__Problem a__
Put the records from the line with "From the list" through the line with "3. point 379,8" into a two-column CSV with the columns request and answer, one row per record. Put each value in a single quoted field, with its line breaks replaced by spaces.

Rosenblum v. Anglim

Decision Date31 March 1942
Docket NumberNo. 21895-S.,21895-S.
Citation43 F. Supp. 889
PartiesROSENBLUM v. ANGLIM, Collector of Internal Revenue.
CourtU.S. District Court — Northern District of California

Samuel M. Samter and Richard S. Goldman, both of San Francisco, Cal., for plaintiff.

Frank J. Hennessy, U. S. Atty., and Esther B. Phillips, Asst. U. S. Atty., both of San Francisco, Cal., for defendant.

ST. SURE, District Judge.

The question for decision is whether money belonging to a nonresident alien, who was not engaged in business in the United States at the time of his death, was deposited here with a person engaged in the banking business, thus exempting it from estate taxes under the Internal Revenue Act.1

The facts are undisputed. Max Rosenblum, a German citizen, came to the United States on a visitor's visa about ten months before his death. His home and place of business for many years had been in San Salvador, and he was not engaged in business in the United States at the time of his death. He died in California, on August 3, 1936, leaving property, part of which was in San Salvador and part in the United States.

__Problem b__
Translate this sentence from the court decision into Spanish: "He died in California, on August 3, 1936, leaving property, part of which was in San Salvador and part in the United States."

__Input for this task__
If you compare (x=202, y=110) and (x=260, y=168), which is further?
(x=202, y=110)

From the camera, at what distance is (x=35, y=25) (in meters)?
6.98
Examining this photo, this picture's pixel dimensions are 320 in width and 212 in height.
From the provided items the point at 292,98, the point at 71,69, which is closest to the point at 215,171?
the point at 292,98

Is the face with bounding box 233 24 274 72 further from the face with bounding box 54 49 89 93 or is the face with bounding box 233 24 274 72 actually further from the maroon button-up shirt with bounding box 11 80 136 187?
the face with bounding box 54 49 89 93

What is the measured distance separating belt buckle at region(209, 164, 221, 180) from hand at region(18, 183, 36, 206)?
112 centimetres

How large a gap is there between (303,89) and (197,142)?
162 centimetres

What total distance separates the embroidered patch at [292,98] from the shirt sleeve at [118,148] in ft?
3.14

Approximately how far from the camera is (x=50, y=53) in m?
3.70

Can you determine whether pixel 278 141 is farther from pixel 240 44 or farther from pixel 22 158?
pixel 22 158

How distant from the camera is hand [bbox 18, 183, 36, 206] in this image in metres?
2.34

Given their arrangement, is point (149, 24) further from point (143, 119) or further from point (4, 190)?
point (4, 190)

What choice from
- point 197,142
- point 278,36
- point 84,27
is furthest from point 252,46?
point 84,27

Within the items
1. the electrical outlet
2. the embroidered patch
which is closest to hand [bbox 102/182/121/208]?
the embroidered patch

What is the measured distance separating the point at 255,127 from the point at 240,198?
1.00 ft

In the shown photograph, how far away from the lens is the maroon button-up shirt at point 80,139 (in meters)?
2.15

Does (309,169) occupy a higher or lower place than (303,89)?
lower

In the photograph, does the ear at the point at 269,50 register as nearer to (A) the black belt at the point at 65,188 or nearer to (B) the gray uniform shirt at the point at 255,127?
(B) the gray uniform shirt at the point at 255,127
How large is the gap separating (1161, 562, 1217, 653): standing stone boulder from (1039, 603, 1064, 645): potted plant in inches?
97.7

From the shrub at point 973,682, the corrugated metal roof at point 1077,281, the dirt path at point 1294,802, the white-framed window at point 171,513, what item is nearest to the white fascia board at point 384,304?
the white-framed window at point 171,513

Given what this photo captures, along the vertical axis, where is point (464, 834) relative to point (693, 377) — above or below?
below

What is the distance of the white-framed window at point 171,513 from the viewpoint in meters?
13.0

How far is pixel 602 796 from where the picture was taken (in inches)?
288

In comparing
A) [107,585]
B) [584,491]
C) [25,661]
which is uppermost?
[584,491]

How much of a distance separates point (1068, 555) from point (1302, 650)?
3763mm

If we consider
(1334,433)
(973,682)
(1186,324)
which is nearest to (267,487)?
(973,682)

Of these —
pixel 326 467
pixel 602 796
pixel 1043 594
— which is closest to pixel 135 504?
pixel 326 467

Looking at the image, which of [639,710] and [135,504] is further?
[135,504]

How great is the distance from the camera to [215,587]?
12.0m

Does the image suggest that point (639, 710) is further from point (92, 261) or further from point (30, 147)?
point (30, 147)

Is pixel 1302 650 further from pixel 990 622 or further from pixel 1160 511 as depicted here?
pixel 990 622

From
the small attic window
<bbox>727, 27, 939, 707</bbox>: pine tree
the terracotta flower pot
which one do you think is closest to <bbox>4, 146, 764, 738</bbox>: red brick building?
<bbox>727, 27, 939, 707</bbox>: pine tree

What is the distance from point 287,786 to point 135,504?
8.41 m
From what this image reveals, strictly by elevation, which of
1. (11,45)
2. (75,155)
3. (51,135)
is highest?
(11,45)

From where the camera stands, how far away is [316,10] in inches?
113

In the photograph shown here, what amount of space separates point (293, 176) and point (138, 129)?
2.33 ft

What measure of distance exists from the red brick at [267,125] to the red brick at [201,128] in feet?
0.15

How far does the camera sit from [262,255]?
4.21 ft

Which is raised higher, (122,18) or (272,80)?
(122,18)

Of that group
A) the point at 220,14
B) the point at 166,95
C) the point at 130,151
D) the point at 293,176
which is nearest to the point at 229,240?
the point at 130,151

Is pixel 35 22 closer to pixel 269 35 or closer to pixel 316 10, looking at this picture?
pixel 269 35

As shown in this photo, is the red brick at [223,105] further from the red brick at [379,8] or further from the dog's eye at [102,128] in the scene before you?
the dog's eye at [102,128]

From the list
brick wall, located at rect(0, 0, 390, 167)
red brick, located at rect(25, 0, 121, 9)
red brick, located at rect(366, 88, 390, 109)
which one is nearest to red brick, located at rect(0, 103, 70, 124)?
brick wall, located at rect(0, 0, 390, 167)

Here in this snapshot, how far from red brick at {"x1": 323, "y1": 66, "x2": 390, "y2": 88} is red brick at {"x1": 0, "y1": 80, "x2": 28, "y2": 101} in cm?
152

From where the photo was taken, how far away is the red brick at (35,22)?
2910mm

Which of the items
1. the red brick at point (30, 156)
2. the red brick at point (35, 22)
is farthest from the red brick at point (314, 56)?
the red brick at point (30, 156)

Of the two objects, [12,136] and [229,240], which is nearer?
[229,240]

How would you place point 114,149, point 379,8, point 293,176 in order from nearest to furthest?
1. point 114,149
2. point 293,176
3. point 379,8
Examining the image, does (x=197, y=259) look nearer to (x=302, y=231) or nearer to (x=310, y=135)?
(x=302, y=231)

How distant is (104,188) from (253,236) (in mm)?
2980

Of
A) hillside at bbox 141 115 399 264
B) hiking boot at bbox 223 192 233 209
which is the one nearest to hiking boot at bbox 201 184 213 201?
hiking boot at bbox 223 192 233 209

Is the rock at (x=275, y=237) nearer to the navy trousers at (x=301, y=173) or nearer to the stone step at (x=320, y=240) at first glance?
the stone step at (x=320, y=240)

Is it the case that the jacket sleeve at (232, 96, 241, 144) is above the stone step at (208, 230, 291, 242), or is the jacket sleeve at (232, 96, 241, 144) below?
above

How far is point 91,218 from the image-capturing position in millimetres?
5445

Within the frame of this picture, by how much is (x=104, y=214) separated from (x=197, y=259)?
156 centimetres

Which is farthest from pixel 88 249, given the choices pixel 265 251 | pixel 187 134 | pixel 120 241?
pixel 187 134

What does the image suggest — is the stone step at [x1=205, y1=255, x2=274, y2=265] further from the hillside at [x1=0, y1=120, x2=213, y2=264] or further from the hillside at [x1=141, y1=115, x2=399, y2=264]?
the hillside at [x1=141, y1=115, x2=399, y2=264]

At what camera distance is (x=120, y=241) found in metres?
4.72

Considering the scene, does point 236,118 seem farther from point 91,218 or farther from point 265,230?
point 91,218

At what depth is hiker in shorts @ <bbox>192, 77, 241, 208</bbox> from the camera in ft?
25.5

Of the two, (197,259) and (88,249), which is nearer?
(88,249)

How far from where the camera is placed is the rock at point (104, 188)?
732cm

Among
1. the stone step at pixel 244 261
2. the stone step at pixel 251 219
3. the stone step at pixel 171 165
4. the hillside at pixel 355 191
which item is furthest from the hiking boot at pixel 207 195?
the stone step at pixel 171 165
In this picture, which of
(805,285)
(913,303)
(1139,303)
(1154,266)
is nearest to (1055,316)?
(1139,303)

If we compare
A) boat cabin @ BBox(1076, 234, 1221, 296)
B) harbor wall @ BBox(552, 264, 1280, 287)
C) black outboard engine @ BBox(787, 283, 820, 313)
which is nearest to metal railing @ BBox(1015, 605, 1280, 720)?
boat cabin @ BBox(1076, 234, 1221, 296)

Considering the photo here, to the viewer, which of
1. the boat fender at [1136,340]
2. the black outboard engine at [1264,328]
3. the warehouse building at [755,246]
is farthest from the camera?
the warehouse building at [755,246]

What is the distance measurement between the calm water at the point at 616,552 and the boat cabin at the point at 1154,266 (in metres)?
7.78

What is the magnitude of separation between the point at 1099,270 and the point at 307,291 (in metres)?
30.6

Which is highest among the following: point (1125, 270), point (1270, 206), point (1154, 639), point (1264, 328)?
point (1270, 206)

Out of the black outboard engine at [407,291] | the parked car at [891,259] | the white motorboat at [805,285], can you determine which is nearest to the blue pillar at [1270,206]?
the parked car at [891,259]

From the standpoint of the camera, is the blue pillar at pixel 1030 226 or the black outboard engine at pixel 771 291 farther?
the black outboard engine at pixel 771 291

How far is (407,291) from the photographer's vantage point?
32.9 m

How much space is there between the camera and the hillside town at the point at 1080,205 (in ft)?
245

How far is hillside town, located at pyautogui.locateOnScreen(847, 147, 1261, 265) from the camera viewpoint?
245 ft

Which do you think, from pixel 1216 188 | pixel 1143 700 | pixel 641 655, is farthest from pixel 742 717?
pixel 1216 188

__Task solution a__
request,answer
"From the list brick wall, located at rect(0, 0, 390, 167) red brick, located at rect(25, 0, 121, 9) red brick, located at rect(366, 88, 390, 109) which one is nearest to red brick, located at rect(0, 103, 70, 124)?","brick wall, located at rect(0, 0, 390, 167)"
"Here in this snapshot, how far from red brick at {""x1"": 323, ""y1"": 66, ""x2"": 390, ""y2"": 88} is red brick at {""x1"": 0, ""y1"": 80, ""x2"": 28, ""y2"": 101} in cm?","152"
"From where the photo was taken, how far away is the red brick at (35,22)?","2910mm"
"Which of the items 1. the red brick at point (30, 156) 2. the red brick at point (35, 22) is farthest from the red brick at point (314, 56)?","the red brick at point (30, 156)"
"Of the two objects, [12,136] and [229,240], which is nearer?","[229,240]"
"How would you place point 114,149, point 379,8, point 293,176 in order from nearest to furthest?","1. point 114,149 2. point 293,176 3. point 379,8"

__Task solution b__
Murió en California el 3 de agosto de 1936, dejando bienes, parte de los cuales se encontraba en San Salvador y parte en los Estados Unidos.